Certaines familles des victimes n’ont eu droit qu’à une indemnisation, qui ne leur a été versée qu’après un long processus et d’harassantes démarches administratives. D’autres courent à ce jour en attendant l’aboutissement de ce strict minimum qui leur a été promis après la perte de l’un des leurs. «On ne sait plus à quel saint se vouer. Le dossier traîne au niveau de l’administration depuis plus d’une année», nous dit Mourad, le frère de Rachid Benfattoum (29 ans), victime de la bavure militaire survenue le 12 décembre 2009 à Timezrit.
Près de deux ans après le drame, la famille de Mourad n’a eu droit à aucune indemnisation. Inutile alors de parler, pour lui, de poursuites judiciaires contre l’auteur de la bavure. «On n’a eu que des promesses et il n’y aura certainement pas de poursuites. Le ministère de la Défense nous a assurés que le problème serait réglé incessamment dans le cadre des dispositifs de lois sur la prise en charge des victimes du terrorisme, mais on n’a rien vu venir à ce jour. Même le PV de constat devant relater les circonstances de la mort de mon frère n’est pas encore établi par les services de la Gendarmerie nationale», s’indigne-t-il. Son frère avait été tué vers 5h30 non loin du domicile familial, à 500 m du chef-lieu.

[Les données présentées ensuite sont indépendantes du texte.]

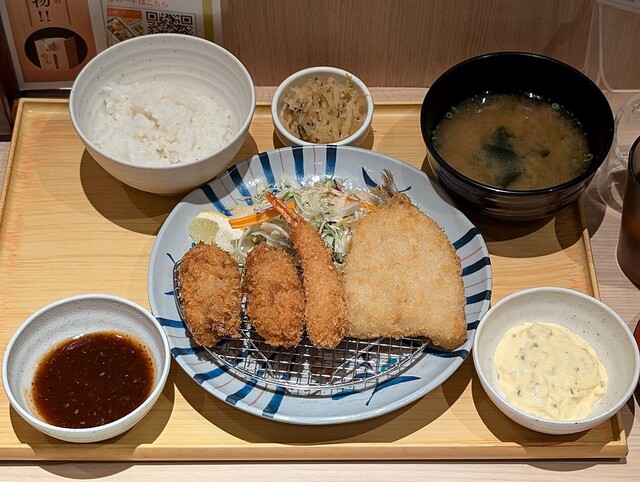 Yayoi Ken Nishi Kasai Ten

Contacté par nos soins, le père de Smaïl Djazaïri (19 ans), tué par un militaire le 19 mars 2010 près de la localité de Naciria, à l’est de Boumerdès, nous confie, quant à lui, que le dossier de son fils est clos. «Il me semble que le dossier est clos. On a reçu une indemnisation, et rien de plus», nous a-t-il indiqué. Qu’en est-il du sort réservé à l’auteur de la bavure ? Le père de Smaïl n’en sait rien. «J’ai adressé une correspondance au juge d’instruction du tribunal militaire de Blida pour prendre les mesures qui lui sont conférées par la loi quant au jugement de l’auteur des tirs ayant coûté la vie à mon fils, mais je n’ai reçu aucune réponse», a-t-il encore ajouté.
La victime avait été tuée vers 16h, près du barrage militaire dressé à hauteur du campement militaire du village Imaghninen, à 10 km au sud de Naciria. Sa mort a suscité colère et indignation parmi les habitants de la localité, lesquels s’interrogent à ce jour sur les résultats de l’enquête enclenchée pour élucider les circonstances du drame. Il est à noter enfin que plusieurs autres bavures ont été commises dans différentes localités de la wilaya de Boumerdès durant ces dix dernières années. La seule affaire de ce genre qui a été examinée par la justice est celle liée à la bavure policière commise en avril 2010 à Zemmouri. Le policier à l’origine de l’acte qui a coûté la vie au jeune B. Hamza a été condamné, le 26 octobre 2010, par le tribunal criminel de Boumerdès à une peine de 18 mois de prison ferme assortie d’une amende de 50 000 DA.